These are the men who cannot -- and will not -- forget.

They call themselves "The Last Patrol," this group of aging Vietnam war veterans who came hundreds of miles on foot, on crutches and in wheelchairs to draw attention to their comrades who did not return from the jungles of Southeast Asia.

Yesterday afternoon, after a journey that for some began two months and 1,600 miles ago, the marchers arrived on the Mall, where more than 58,000 men and women killed or missing in action in Southeast Asia are remembered in half-inch-high letters inscribed in black granite.

Michael Bruscino, who was wounded in Vietnam in 1969 and now uses a wheelchair, led the way. The 38-year-old Bruscino, called "Hot Wheels" by his friends, was one of 40 marchers who set out from Texas around Labor Day. The march originated at the sun-parched Alamo in San Antonio on Sept. 5.

A second contingent of about 30 men began their march in Decatur, Ill., on Oct. 3. Along the way, others joined in.

As they crossed Memorial Bridge yesterday afternoon, a stiff wind snapping their flags and banners, the marchers chanted: "Don't you tell me not to care. It's my brother over there."

The chanting stopped as the marchers -- 300 strong -- paraded past the Lincoln Memorial and neared the granite wall.

"This is the home of our fallen brothers," said Michael J. Martin, an organizer of the march. "We don't want any demonstrations here. We will go one by one with dignity down to the wall."

The two groups of marchers came together Thursday night at Veterans of Foreign Wars Post 1177 in Leesburg. Cigar smoke and memories hung heavy in the air.

"We have 249 Vietnam veterans from my state alone that are missing," said Calvin Harris of Ventura, Calif., who served one year in Vietnam with the Army. "I believe some of them are alive. We cannot leave these people behind . . . . Our country forgot. We're going to make them remember."

Harris, who left home in 1969 at age 20 for places he could not spell -- Song Be and Phuoc Vinh among them -- began to cry as Martin and Timothy Dean Taylor, known on stage as Tim Holiday, another march coordinator, played songs written in remembrance of those missing in action or prisoners of war in Southeast Asia.

"This song is for all you men that made that long walk from Texas and Illinois," Martin told the crowd, many of whom wore black armbands that read "POWs-MIAs, YOU ARE NOT FORGOTTEN."

As he strummed his guitar, Martin sang: "Walkin' Man . . . . Doin' what he can . . . . Walkin' to remember the forgotten man."

Harris, a 38-year-old landscaper and gardener who walked here from Texas, embraced Don Sorenson, 41, of Staunton, Va.

Sorenson, a former Army medic, spent three years in Vietnam.

There are 2,413 Americans missing in Southeast Asia, according to the National League of Families of American Prisoners Missing in Southeast Asia. Most of them are listed as missing in Vietnam.
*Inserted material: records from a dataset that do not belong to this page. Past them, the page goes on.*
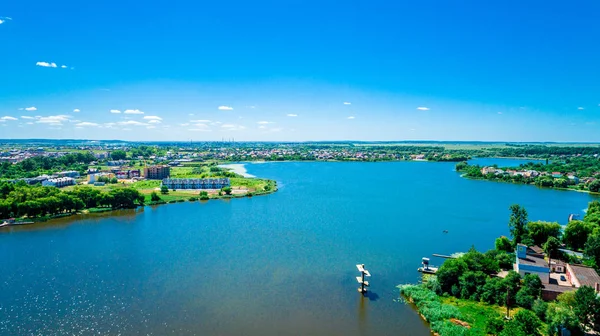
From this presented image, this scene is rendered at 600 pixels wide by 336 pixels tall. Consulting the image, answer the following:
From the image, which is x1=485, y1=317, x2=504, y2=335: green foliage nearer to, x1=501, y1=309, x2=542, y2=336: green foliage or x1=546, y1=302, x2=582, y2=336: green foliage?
x1=501, y1=309, x2=542, y2=336: green foliage

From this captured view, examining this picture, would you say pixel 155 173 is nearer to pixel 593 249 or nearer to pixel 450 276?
pixel 450 276

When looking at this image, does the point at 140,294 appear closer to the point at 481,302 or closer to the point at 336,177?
the point at 481,302

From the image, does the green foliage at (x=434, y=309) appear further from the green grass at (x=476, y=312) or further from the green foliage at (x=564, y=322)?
the green foliage at (x=564, y=322)

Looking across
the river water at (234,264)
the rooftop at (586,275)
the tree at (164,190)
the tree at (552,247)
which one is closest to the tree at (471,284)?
A: the river water at (234,264)

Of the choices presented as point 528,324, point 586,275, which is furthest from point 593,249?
point 528,324

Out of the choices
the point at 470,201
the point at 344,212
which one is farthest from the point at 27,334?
the point at 470,201
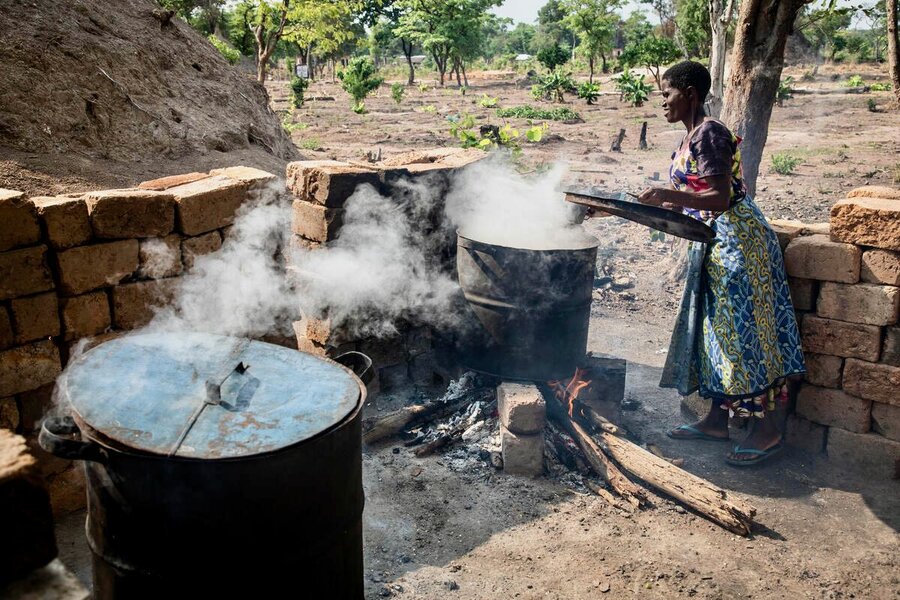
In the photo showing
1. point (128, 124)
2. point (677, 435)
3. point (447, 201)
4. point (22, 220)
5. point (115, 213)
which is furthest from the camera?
point (128, 124)

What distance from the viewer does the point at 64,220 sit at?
3412 millimetres

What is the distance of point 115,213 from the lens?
3.58 m

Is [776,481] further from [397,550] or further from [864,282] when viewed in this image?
[397,550]

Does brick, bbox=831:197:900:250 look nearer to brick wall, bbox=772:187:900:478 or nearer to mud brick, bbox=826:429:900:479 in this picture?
brick wall, bbox=772:187:900:478

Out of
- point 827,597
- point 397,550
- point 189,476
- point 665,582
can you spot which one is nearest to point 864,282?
point 827,597

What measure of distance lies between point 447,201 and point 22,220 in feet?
9.37

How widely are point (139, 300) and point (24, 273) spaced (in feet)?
1.93

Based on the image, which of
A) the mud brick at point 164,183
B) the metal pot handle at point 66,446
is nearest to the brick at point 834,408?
the mud brick at point 164,183

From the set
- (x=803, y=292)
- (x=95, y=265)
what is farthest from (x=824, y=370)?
(x=95, y=265)

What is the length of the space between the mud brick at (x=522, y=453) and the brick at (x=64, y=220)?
99.9 inches

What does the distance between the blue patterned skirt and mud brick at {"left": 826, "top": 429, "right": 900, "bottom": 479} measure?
0.54 metres

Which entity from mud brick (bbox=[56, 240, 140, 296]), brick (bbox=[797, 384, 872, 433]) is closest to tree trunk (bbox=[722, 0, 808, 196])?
brick (bbox=[797, 384, 872, 433])

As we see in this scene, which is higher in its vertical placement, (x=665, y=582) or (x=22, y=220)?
(x=22, y=220)

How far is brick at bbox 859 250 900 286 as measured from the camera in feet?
13.6
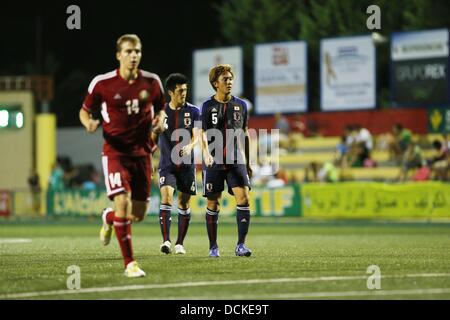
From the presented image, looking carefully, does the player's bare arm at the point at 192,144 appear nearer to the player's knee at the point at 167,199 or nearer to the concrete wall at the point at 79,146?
the player's knee at the point at 167,199

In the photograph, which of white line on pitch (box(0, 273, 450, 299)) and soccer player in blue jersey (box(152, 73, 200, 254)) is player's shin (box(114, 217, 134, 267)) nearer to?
white line on pitch (box(0, 273, 450, 299))

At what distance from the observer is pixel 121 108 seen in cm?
1061

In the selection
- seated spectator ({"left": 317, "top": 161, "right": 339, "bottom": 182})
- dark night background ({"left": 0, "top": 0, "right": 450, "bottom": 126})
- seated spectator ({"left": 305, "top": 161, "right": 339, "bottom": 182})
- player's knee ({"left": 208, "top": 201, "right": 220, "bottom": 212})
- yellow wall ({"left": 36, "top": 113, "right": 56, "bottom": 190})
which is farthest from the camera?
dark night background ({"left": 0, "top": 0, "right": 450, "bottom": 126})

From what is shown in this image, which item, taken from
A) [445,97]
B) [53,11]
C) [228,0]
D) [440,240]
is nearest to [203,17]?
[228,0]

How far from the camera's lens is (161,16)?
60875 mm

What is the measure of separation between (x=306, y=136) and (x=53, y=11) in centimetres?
2649

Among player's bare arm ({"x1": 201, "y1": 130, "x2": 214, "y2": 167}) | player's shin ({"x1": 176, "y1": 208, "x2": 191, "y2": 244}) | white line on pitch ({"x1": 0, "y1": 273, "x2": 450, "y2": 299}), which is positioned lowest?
white line on pitch ({"x1": 0, "y1": 273, "x2": 450, "y2": 299})

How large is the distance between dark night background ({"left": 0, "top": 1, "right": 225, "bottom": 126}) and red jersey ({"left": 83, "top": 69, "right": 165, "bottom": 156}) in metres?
46.6

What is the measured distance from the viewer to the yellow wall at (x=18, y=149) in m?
42.2

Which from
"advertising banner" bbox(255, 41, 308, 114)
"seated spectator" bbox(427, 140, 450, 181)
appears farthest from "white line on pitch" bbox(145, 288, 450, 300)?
"advertising banner" bbox(255, 41, 308, 114)

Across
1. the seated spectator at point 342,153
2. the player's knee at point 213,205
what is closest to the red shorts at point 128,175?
the player's knee at point 213,205

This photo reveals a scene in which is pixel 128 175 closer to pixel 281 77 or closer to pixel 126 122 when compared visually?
pixel 126 122

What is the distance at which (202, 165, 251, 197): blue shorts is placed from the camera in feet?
42.9

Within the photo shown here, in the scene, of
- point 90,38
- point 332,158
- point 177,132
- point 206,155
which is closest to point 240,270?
point 206,155
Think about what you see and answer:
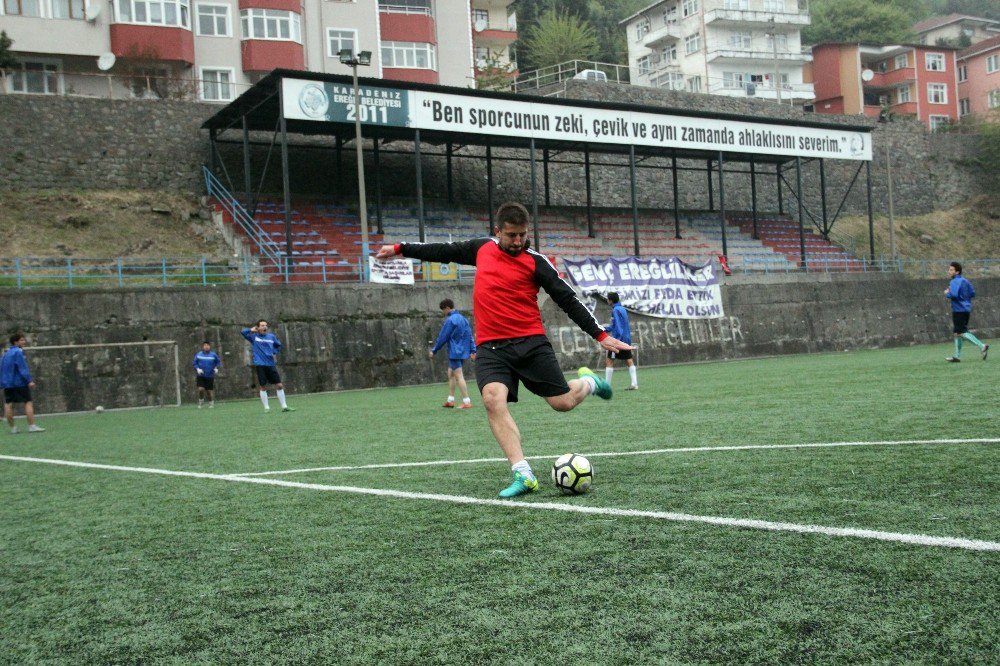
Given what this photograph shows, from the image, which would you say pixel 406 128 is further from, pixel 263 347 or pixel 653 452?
pixel 653 452

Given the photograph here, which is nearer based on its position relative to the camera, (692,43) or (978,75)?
(692,43)

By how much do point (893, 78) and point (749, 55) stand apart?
14496 millimetres

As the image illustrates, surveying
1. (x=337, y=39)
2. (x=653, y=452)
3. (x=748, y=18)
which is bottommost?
(x=653, y=452)

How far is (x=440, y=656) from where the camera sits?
320 cm

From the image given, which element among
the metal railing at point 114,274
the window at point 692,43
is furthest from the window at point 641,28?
the metal railing at point 114,274

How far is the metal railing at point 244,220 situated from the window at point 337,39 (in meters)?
15.0

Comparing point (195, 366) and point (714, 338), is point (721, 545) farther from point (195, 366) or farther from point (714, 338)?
point (714, 338)

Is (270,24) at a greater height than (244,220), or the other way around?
(270,24)

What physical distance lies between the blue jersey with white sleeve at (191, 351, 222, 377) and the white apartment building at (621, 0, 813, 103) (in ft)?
187

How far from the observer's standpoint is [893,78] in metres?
81.2

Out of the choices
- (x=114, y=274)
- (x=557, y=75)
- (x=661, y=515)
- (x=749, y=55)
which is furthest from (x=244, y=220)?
(x=749, y=55)

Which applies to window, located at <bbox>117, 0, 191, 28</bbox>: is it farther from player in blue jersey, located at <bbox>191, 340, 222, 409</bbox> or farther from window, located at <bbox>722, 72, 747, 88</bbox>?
window, located at <bbox>722, 72, 747, 88</bbox>

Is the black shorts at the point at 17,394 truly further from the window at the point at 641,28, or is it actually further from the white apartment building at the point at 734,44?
the window at the point at 641,28

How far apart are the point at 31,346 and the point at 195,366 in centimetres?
377
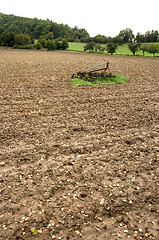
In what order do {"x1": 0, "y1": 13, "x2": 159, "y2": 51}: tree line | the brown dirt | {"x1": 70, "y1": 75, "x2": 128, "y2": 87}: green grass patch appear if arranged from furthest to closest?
1. {"x1": 0, "y1": 13, "x2": 159, "y2": 51}: tree line
2. {"x1": 70, "y1": 75, "x2": 128, "y2": 87}: green grass patch
3. the brown dirt

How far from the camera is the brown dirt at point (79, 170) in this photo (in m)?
4.77

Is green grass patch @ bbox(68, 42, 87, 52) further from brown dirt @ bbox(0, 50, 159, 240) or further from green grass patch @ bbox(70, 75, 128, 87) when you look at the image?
brown dirt @ bbox(0, 50, 159, 240)

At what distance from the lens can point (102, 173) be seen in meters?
6.43

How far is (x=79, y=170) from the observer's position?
21.5ft

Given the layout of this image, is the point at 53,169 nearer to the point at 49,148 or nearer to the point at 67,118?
the point at 49,148

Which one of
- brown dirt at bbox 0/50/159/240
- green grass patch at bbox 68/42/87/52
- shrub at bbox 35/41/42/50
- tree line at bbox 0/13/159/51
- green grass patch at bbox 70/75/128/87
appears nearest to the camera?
brown dirt at bbox 0/50/159/240

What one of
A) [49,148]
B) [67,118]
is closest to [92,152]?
[49,148]

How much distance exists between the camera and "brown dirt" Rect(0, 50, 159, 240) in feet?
15.6

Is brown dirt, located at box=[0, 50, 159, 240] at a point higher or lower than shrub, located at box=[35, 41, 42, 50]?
lower

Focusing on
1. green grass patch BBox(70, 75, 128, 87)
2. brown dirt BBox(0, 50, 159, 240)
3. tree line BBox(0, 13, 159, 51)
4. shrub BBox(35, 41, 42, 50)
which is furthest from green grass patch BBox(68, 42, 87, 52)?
brown dirt BBox(0, 50, 159, 240)

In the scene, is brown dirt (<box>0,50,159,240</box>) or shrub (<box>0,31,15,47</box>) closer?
brown dirt (<box>0,50,159,240</box>)

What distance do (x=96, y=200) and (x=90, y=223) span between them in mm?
716

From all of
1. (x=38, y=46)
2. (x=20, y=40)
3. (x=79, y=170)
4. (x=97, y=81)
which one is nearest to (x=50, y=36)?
(x=20, y=40)

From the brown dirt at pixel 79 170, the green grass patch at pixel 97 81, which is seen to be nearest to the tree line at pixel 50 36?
the green grass patch at pixel 97 81
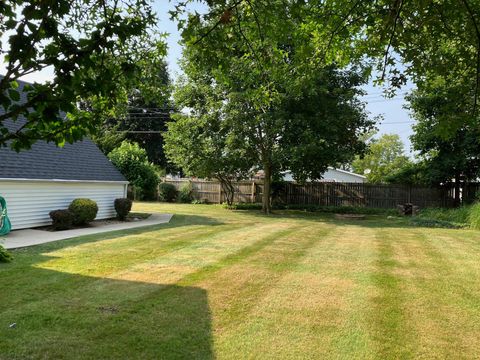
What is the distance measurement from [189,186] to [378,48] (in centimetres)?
2259

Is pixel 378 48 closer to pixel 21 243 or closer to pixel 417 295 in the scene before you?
pixel 417 295

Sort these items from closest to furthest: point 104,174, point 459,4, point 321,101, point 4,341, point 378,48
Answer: point 4,341, point 459,4, point 378,48, point 104,174, point 321,101

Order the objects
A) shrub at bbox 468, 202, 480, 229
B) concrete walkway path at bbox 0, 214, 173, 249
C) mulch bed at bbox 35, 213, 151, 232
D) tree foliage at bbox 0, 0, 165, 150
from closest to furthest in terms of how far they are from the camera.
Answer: tree foliage at bbox 0, 0, 165, 150, concrete walkway path at bbox 0, 214, 173, 249, mulch bed at bbox 35, 213, 151, 232, shrub at bbox 468, 202, 480, 229

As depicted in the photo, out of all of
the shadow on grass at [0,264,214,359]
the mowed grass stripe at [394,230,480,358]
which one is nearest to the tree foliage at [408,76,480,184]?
the mowed grass stripe at [394,230,480,358]

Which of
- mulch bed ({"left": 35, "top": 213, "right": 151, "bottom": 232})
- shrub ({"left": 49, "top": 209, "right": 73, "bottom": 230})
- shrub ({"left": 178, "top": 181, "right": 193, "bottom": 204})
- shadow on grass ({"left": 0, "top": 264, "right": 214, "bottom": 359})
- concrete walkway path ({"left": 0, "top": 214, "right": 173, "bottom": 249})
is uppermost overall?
shrub ({"left": 178, "top": 181, "right": 193, "bottom": 204})

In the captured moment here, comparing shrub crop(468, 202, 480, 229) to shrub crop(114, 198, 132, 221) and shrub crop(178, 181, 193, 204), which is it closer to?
shrub crop(114, 198, 132, 221)

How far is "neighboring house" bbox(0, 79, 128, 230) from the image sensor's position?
11281mm

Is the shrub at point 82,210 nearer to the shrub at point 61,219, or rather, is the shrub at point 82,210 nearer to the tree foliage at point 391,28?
the shrub at point 61,219

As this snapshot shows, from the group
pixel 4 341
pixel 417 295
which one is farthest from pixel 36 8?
pixel 417 295

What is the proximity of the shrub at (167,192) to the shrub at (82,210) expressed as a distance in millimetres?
14089

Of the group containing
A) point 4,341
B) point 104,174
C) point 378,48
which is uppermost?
point 378,48

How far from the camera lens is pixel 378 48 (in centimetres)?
520

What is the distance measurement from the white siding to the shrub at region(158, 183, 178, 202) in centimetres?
1240

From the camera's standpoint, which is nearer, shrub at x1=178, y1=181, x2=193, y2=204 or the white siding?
the white siding
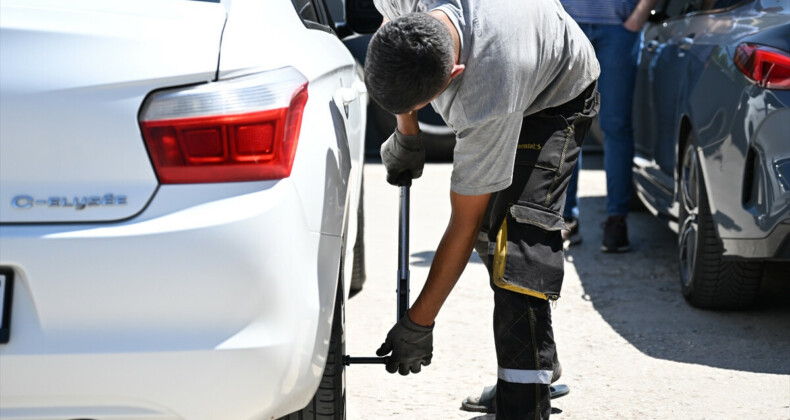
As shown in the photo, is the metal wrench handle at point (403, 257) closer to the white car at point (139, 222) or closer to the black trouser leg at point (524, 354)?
the black trouser leg at point (524, 354)

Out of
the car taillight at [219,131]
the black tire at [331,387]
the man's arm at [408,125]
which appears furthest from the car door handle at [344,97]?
the car taillight at [219,131]

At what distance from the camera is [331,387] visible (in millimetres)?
2699

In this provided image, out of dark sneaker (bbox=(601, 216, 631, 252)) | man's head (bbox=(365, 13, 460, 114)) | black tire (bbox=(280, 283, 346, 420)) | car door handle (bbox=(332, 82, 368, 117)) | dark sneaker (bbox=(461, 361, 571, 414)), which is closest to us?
man's head (bbox=(365, 13, 460, 114))

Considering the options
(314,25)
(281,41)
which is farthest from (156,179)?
(314,25)

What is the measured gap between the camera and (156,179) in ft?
6.90

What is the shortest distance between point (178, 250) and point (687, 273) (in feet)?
10.2

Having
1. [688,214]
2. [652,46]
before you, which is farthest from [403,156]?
[652,46]

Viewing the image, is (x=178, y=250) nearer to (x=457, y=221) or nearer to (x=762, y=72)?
(x=457, y=221)

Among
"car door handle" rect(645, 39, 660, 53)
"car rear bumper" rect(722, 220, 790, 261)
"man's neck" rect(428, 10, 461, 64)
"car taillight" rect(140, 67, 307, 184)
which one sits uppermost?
"man's neck" rect(428, 10, 461, 64)

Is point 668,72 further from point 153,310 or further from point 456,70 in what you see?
point 153,310

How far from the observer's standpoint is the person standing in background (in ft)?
18.5

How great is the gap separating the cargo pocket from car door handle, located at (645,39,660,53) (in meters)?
2.88

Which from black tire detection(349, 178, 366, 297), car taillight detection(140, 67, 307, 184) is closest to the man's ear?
car taillight detection(140, 67, 307, 184)

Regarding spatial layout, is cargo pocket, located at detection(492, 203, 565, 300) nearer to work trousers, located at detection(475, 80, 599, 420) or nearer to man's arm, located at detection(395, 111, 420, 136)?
work trousers, located at detection(475, 80, 599, 420)
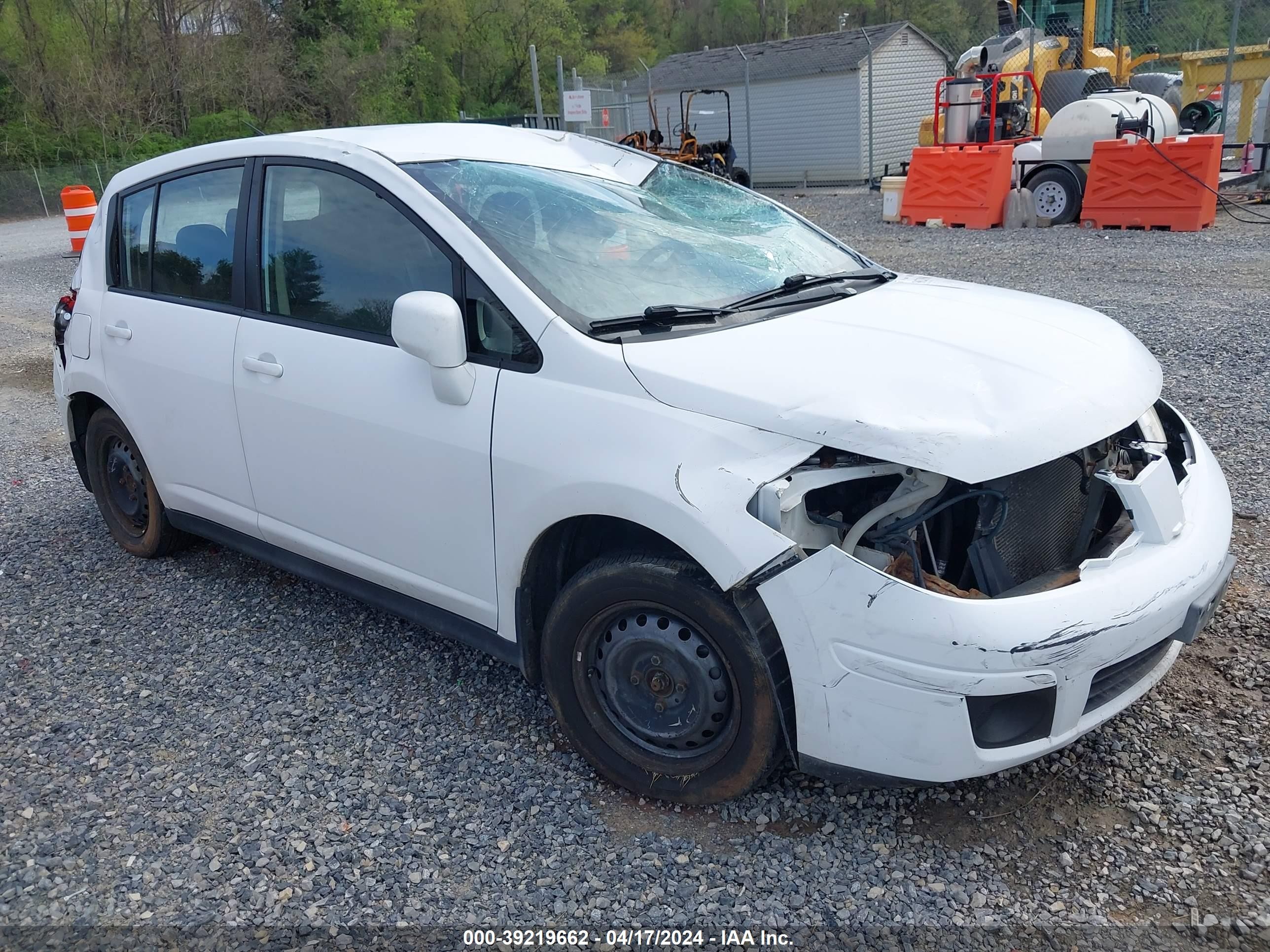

According to Laura Walton, spokeswoman for the National Capital Retreat Center for Vietnam Veterans, about 400 are thought to be alive today.

Martin, 38, and Holiday, 43, both from Dallas, said it is time for Vietnam veterans to come to grips with their pain and become a voting bloc able to pressure government leaders to do more to trace MIAs and POWs.

The goal of their march, which will culminate with a rally on the Capitol steps this afternoon, is to highlight what the marchers view as the government's failure to live up to its pledge to do all it can to bring the missing men home.

"We were the fingernails of American foreign policy as 19-year-olds," said Holiday, who served two tours in Vietnam with the Navy.

"In the '60s, the men we looked up to were {John F.} Kennedy and Martin Luther King -- dreamers. We went to serve. We were dreamers," added Martin, an Army infantryman in Vietnam.

Vietnam tempered their dreams, they said.

"We understand the reality of war, and it ain't John Wayne and Sylvester Stallone," Martin said.